El orden del día transcurrió entre las arengas y el mismo furor de las experiencias místicas que sobrepasan toda posibilidad de raciocinio, porque resulta inútil, y entre la iluminación de Álvaro Uribe Vélez, el patriarca ultra que ha ascendido en el tiempo sobre todas las corrientes del moralismo unido como santo señor de todos los fueros. Fue en esta congregación oficial para la nueva campaña hacia el 2018 en que las directrices se marcaron claras, con las alianzas descubiertas y los objetivos públicos. Incluso el mismísimo Fernando Londoño Hoyos, quien encarna en todos sus gestos la representación exacta del resentimiento, sin rubor, se rebeló entre los protocolos y frente a la mentira publicitaria del partido para decir una verdad natural aunque nunca lo hayan reconocido aún entre su cinismo tradicional: que su partido no es tibio ni central ni es una simple corriente indignada contra los excesos de su antítesis y espejo más fuerte: la izquierda feroz, sino un partido confeso de derecha, de arriba abajo y de principio a fin, con todos los métodos profesionalizados del estigma contra toda disidencia y con la negativa a aceptar cualquier indicio histórico de concepción objetiva del conflicto.
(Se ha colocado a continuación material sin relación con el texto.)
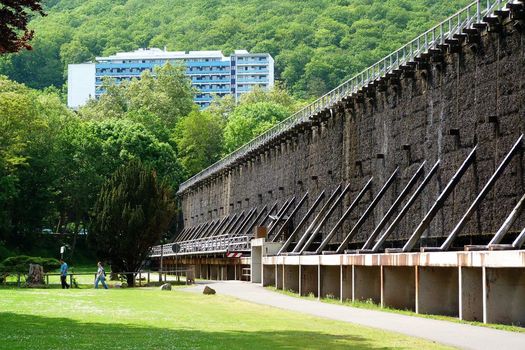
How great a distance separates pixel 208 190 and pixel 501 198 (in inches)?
2568

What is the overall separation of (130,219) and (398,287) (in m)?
26.2

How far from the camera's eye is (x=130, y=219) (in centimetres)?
5456

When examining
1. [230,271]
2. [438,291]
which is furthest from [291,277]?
[230,271]

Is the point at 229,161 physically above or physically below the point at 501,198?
above

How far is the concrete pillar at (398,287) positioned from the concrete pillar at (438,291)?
2395 millimetres

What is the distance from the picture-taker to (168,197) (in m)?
58.2

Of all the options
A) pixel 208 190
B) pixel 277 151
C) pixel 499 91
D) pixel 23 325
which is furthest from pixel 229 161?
→ pixel 23 325

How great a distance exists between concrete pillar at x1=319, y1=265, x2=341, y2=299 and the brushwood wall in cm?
325

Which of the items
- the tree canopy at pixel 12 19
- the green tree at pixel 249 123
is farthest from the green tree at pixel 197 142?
the tree canopy at pixel 12 19

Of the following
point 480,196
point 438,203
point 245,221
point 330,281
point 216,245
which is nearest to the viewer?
point 480,196

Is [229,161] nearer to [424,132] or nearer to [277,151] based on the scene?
[277,151]

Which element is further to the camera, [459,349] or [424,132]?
[424,132]

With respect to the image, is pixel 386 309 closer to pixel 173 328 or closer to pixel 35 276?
pixel 173 328

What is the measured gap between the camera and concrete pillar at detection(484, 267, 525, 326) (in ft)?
76.0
Prometió hacer trizas el acuerdo firmado.

Holmes Trujillo, que parecía ser el rostro caballeroso y calmo entre los alfiles ladrantes de las iras del partido, también despejó las dudas con su radicalismo y prometió tumbar los papeles de un “acuerdo malo”: lo dijo así, de forma frívola y simple y con el adjetivo más vacuo y tonto, como queriendo ser lo suficientemente claro con los sectores más básicos que necesitarán para remontarse en la historia, ahora que tendrán la última carta en el tiempo para argumentar coyunturalmente sus exabruptos.

Pero el exabrupto mayor, entre la fila díscola de los resentidos al margen de la historia, y más allá del acostumbrado discurso veintejuliero de Paloma Valencia que dejó de ser anecdótico, fue la aparición de un político que parecía haberse evaporado entre el humo de sus viejas derrotas, un exsindicalista que vendió sus discursos al mejor postor cuando todavía le quedaba algo de nombre entre los renombres del descrédito: Angelino Garzón. Aparecía allí, entre la convención de los ultras y con la bendición del pastor de pastores y de su representante legal contra los derechos humanos y el progreso, argumentando su presencia como un mástil del concilio.

Así termina la carrera política de un bipolar confundido entre el discurso y los brillos del poder, y así queda clara la atmósfera y los principios de un partido que ha abandonado sus eufemismos democráticos para revelarse como una secta alrededor de un nombre inmaculado y reunida en una iglesia a partir de ahora y para siempre. Empieza la campaña electoral entre el incienso.